À la tête du projet, Anick Achi Magne a retracé le long chemin parcouru avant l’inauguration. Elle a salué les réformes ayant, selon elle, contribué à faire du Bénin un terrain favorable à l’investissement et a expliqué le choix de la GDIZ par l’écosystème industriel développé autour de la zone. Mais la promotrice n’a pas occulté les difficultés rencontrées. Mobilisation des financements, retards logistiques, acheminement d’équipements complexes, défis techniques et démarches administratives ont jalonné les trois années de réalisation du projet. « Si nous sommes debout aujourd’hui dans cette usine moderne, c’est parce que face à chaque porte fermée, nous avons cherché une fenêtre », a-t-elle déclaré.
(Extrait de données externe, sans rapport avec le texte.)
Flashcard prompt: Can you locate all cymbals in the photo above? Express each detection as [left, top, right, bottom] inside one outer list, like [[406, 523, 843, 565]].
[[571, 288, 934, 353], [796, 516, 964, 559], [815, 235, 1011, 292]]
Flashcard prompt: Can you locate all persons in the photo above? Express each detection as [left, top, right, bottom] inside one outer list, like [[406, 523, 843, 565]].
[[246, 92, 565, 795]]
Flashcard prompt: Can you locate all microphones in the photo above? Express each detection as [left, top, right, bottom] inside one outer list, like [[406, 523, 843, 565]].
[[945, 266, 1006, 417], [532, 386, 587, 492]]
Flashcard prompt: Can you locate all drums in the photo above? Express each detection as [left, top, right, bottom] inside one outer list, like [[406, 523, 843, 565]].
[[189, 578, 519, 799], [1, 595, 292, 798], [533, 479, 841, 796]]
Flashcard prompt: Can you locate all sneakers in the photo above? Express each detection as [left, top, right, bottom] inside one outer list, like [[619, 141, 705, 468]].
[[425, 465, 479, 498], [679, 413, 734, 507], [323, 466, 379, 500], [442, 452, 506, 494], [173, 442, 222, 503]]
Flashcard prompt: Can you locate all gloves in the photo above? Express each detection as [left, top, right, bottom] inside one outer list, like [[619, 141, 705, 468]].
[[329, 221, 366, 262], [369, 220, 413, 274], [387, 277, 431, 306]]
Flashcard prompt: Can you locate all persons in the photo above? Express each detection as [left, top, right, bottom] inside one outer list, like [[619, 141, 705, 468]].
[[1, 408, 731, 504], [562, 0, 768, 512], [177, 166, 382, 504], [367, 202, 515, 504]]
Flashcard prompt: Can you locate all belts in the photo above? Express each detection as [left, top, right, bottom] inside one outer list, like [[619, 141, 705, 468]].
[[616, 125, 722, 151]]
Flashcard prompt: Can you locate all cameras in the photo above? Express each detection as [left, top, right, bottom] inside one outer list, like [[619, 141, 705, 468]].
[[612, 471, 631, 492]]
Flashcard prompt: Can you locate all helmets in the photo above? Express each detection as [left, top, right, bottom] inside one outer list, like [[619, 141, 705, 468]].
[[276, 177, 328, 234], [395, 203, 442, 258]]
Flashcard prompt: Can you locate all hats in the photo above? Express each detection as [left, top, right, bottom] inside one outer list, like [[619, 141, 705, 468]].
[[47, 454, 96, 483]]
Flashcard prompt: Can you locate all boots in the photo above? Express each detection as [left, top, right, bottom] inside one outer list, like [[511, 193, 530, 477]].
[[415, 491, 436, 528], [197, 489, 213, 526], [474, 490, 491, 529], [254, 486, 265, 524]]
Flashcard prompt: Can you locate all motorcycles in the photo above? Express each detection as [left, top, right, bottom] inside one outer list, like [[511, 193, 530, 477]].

Elle n’a pas manqué de détailler les moyens mobilisés pour donner corps à l’ambition. Ehua Industries est implantée sur huit hectares, avec notamment 14 500 m³ de béton, 1 900 tonnes de fer à béton et 1 700 m² de bardage. La promotrice a également indiqué que 1 600 ingénieurs, conducteurs de travaux, techniciens administratifs et ouvriers ont participé au chantier pendant plus de trois ans. L’installation dispose d’un débit de nettoyage et de séchage de plus de 30 tonnes par heure pour le maïs et le soja et d’une capacité de stockage en vrac de plus de 20 000 tonnes. Pour les éleveurs, son engagement tient en trois mots : régularité, compétitivité et qualité. Pour les producteurs agricoles, l’entreprise entend constituer un débouché durable. Et pour la jeunesse, l’ouverture de l’usine doit générer des emplois directs et indirects.

Bakari voit dans Ehua un pas vers la souveraineté
Présent à la cérémonie avec ses pairs dont celui de l’agriculture, Adin Yéton Bloukounon Goubalan et celle du commerce intérieur, Shadiya Alimatou Assouman, le ministre du Tourisme et du Commerce extérieur, chargé de l’Industrie et de la Promotion de l’investissement privé, Olushegun Adjadi Bakari, a, au nom du gouvernement, donné une portée nationale à l’inauguration. Pour lui, Ehua Industries constitue un « point de départ » dans la marche vers la souveraineté économique et alimentaire. Le ministre a surtout insisté sur un aspect du projet : la capacité d’investisseurs béninois et africains à porter des projets industriels lourds et structurants. Il a salué le parcours de la promotrice, qu’il a présentée comme un exemple de l’engagement des femmes dans l’industrie. Mais l’enjeu principal reste, à ses yeux, la construction d’un véritable écosystème autour de l’élevage. La transformation du soja et l’utilisation du maïs doivent créer des débouchés pour les producteurs et permettre, en aval, de renforcer la production locale de poulets de chair. Bakari a également souhaité que l’entreprise puisse, à terme, élargir sa production aux aliments destinés aux poissons afin de réduire la dépendance aux importations dans le secteur piscicole. Le ministre a assuré que le gouvernement entend poursuivre son accompagnement.
Avec Ehua Industries, la GDIZ accueille donc un outil qui entend relier agriculture, transformation industrielle et élevage autour d’une même chaîne de valeur. L’enjeu est désormais de réussir la mise en service, la montée en puissance de l’usine et la structuration de l’écosystème annoncé autour d’elle.